Even down, the female kept fighting, striking out with her big round feet at the moso, which clawed her belly like a wild cat ripping the guts out of a squirrel. Blood was everywhere now, on the elephant, on the ground, ‘all over the moso. The moso was biting as well as clawing, trying to get a grip under the elephant’s chin and throttle it.
Then, unexpectedly, the moso’s roar rose to a shriek that made Tshingana stuff fingers in his ears. The cow elephant, still screaming itself, scrambled up onto its feet and lurched away. The moso slapped at it with a barbed foot as it escaped, took two or three shambling steps after it, and stopped. After a moment, Tshingana saw why: in the struggle, the elephant’s bulk had crushed one of its hind legs.

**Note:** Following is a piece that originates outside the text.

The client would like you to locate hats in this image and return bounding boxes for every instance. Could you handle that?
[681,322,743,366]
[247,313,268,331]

The moso shrieked again, fury and torment mingled. Tshingana’s flesh prickled. He was not used to feeling empathy for animals, but he did now, for the moso. A three-legged cat was as useless as a one-legged man-and no one would provide for the moso, as clansfolk might for a cripple.
However beasts know things, the moso must have known it was doomed. It sank back on its haunches, methodically licked the blood from its flanks and belly. It licked its ruined leg too, then let out a snort that said as clearly as words that it knew it would do no good.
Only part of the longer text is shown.